It is a bold move to centre an entire movie around one protagonist located in one place, because the movie is the man, is the mining base on the Moon.
Once in a while you get a movie like “Moon” starring Sam Rockwell, where the same-old corporate-villiany story is made different by the way it’s told.
It was a claustrophobic experience for me because just imagine what is a man to do to occupy himself while being out on the moon on a 3 year contract? Running on a treadmill? Talking to plants? Recording messages for his wife and daughter to be sent back to Earth? Okay, so once in a while he gets to go outside, traveling in a vehicle that resembled a more advanced modification of Flintstone’s automobile, so as to harvest Helium 3 from another machine. He would then return to base, pop the canister in a shuttle that will catapult itself back to Earth. But imagine doing that for 1095 days.
But of course, something dramatic must happen, which provides great premise to stretch Rockwell’s performance. As I try to figure out what the huge conspiracy is, what stood out was not the omni-theatre experience of the set design but really Rockwell’s charisma and post production effects. It is challenging playing dual characters and Rockwell seemed like the perfect guy for it. He isn’t so good-looking that trying to make subtle changes to his face would come across contrived and unreal. He has a middle-class presence that doesn’t steal from the circumstance he is in, but yet still charismatic enough to hold the screen for nearly two hours.

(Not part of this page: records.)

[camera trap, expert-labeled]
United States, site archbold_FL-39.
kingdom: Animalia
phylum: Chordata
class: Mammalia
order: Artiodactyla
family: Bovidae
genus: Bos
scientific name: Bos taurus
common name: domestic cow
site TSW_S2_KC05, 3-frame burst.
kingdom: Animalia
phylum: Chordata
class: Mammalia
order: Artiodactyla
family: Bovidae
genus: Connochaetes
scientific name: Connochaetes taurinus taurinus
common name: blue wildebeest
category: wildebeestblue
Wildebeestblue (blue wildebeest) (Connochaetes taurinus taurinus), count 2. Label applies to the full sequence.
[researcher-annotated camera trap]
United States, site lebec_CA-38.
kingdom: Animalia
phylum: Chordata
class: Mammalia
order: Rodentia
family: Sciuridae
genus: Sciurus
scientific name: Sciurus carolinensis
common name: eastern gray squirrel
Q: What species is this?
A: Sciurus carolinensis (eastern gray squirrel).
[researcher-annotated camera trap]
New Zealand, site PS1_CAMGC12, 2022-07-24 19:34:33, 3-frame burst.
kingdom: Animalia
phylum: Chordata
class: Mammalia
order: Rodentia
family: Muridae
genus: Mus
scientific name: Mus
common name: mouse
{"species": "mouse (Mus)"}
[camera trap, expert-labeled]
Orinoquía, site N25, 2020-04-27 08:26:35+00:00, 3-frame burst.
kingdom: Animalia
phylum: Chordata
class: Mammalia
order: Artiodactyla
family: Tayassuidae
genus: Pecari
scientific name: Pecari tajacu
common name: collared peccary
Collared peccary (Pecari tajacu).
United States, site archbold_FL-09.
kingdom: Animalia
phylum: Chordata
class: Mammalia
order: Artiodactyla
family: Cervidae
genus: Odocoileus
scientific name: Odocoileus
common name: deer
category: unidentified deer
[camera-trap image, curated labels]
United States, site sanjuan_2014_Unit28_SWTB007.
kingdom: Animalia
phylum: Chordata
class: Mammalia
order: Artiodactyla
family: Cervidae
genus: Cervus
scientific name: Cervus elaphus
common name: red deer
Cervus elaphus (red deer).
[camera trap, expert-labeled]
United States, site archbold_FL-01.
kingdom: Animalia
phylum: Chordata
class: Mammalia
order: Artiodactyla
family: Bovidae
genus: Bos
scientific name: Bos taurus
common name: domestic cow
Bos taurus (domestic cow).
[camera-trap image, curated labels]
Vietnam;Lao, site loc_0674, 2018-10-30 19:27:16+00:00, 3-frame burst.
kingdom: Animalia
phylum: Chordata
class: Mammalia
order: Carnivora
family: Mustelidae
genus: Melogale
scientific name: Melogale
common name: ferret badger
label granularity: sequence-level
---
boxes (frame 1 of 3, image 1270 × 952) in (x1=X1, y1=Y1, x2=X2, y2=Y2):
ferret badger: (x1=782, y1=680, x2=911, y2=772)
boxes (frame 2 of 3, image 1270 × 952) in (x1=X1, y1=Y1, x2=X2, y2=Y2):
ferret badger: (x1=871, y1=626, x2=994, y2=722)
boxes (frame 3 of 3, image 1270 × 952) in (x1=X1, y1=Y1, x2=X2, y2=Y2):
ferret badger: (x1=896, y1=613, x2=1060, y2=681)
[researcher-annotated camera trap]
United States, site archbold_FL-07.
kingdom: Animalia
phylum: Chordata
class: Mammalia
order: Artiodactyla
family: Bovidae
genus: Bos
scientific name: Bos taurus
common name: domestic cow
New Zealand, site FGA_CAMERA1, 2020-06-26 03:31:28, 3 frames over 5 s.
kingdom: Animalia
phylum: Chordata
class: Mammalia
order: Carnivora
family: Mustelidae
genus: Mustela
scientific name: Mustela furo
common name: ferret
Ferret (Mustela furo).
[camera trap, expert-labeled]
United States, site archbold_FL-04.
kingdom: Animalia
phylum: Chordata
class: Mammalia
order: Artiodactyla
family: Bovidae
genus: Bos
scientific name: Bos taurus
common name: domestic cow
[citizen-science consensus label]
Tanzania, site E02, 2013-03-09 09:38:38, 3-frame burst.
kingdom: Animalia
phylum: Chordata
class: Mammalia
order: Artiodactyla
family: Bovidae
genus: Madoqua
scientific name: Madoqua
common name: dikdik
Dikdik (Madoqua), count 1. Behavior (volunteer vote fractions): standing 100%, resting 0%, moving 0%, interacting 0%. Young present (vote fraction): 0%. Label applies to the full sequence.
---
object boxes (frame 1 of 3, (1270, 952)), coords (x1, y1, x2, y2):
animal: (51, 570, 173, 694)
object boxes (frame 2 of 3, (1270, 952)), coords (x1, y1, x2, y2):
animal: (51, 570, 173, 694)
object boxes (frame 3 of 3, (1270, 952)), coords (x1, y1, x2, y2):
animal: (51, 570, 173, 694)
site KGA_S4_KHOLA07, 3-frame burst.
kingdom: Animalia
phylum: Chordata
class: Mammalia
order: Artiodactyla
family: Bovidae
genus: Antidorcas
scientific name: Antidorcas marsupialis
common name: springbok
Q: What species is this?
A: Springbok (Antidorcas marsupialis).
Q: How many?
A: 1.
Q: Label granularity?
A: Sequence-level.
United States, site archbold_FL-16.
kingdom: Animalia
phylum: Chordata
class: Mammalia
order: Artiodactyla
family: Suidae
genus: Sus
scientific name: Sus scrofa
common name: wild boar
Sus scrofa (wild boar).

Rockwell wasn’t playing two different characters nor was he playing twins. He was in fact playing the same person, at different stages of his life. It’s hard to talk about this without giving too much away, but special effects make-up was incredible in helping to distinguish the two. They were alike but not quite alike. Editing was seamless with the two of them walking past each other in a medium shot, being in the foreground and background at the same time and even having physical contact while the audience had perfect view of both their faces. I marvel at this because having played twins in “Beach Ball Babes”, I know the limitations we have when it comes to having physical contact with my twin. There was none that can be achieved. But then again we’re dealing with a different budget and different expertise here.
The execution of the story lacks a bit of something here and there that could give the movie a bigger punch. Sam’s “friend” was Gerty, a robot programmed to take care of him and assist him on the job. Possessing a human voice (Kevin Spacey), what his role was in the movie wasn’t very clear. At some point you think he might be the antagonist that would impede Sam in whatever he was set to find out, but then there wasn’t much conflict generated, and even though there was a small incident, it didn’t escalate to a point where it made me want to root for Sam and hope he would emerge victorious.
Human emotions were explored, but it was primarily love driven. When two Sams meet while they are at different stages of their lives, there are bound to be personality clashes, pretty much like how we as human beings have internal struggles, except that now you see a flesh and blood mirror-reflection. Usually a lesson of some sort would be learnt and this could help propel the story to the end. Because the movie is made good largely by Rockwell’s nuanced portrayal of the character, the less developed characteristics of ‘New Sam’ only goes to illuminate the slack plot. For instance, we know for sure, the ‘Old Sam’ wants to get back to Earth to reunite with his wife and daughter, and you see that drive whatever he does, right to the end. But what do we know of ‘New Sam’? He looks younger and fitter, so presumably he was created to begin at a stage where ‘Old Sam’ probably would have already been through. This could have been used to establish certain past circumstances of Sam that we may not have learnt from the ‘Old Sam’. This history could then help us better understand why ‘New Sam’ did what he did to achieve his ultimate goal. I couldn’t connect with him because I felt the human need that was driving his actions and behaviour to achieve his goal was not compelling enough. He didn’t want to die, but why? Did he want to go back to Earth to reunite with his wife and daughter? Did he want to go back to expose the corporation?
I like to take the emotional journey with the protagonist because that is what connects.
“Moon” is a creative attempt to tell a typical story but it does have many unanswered questions that if explored could bring a different dimension to the movie.